Publicada em: 15/01/2018 - 262 visualizações

‘Pessoas felizes também podem ficar deprimidas’, afirma médico psiquiatra em palestra sobre o tema na Câmara

‘Pessoas felizes também podem ficar deprimidas’, afirma médico psiquiatra em palestra sobre o tema na Câmara (15/01/2018 00:00:00)
  • ‘Pessoas felizes também podem ficar deprimidas’, afirma médico psiquiatra em palestra sobre o tema na Câmara
 
A Câmara Municipal promoveu na tarde desta segunda-feira, 15, palestra com o  médico psiquiatra David Sender, que falou sobre a depressão. O evento faz parte da programação do Janeiro Branco, mês dedicado às ações em saúde mental, instituído por meio de um projeto de lei do vereador Adriano Miranda (PHS).

“O Janeiro Branco é importante pois nos permite falar amplamente com a sociedade sobre saúde mental, quebrando estigmas e preconceitos sobre este tema”, destacou o vereador.

Em sua palestra, Sender destacou que pessoas felizes também podem ficar deprimidas. “Felicidade não é oposto de depressão. Existem diversos tipos de depressão, como por exemplo, a depressão irritada, onde a pessoa fica intolerante a tudo e a todos. A depressão em que a pessoa fica melancólica, que vemos nos filmes, existe, mas é um estereótipo perigoso”, alerta o médico psiquiatra.
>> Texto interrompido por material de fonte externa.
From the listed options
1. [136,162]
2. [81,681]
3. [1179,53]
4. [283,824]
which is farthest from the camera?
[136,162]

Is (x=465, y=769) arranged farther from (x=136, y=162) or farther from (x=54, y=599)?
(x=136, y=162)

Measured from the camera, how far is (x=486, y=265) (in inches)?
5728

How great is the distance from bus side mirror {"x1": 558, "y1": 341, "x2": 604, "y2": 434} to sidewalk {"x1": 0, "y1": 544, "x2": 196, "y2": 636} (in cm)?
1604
Segundo dados da Organização Mundial da Saúde (OMS), cerca de 6% da população brasileira sofre com a depressão, o equivalente a 11,5 milhões de brasileiros. O Brasil é o país com a maior prevalência da doença na América Latina. Em relação ao transtorno de ansiedade, o país tem a maior taxa do mundo: 9,3% da população ou 18,6 milhões de pessoas.

Diante dos números, a pergunta é inevitável: o que causa a depressão? De acordo com David Sender, a doença mental está associada a três fatores: genética,  forma de pensar e  ambiente. “Sem histórico familiar é difícil que alguma pessoa abra qualquer quadro psiquiátrico. Além disso, a forma como interpretamos o mundo e o que nos acontece interfere no modo como sentimos estes eventos. E, por último, há o ambiente, o contexto em que vivemos. A perda de entes queridos ou uma mudança no estilo de vida podem funcionar como ‘gatilhos’, que, em conjunto com os dois fatores anteriores, resultam na depressão”.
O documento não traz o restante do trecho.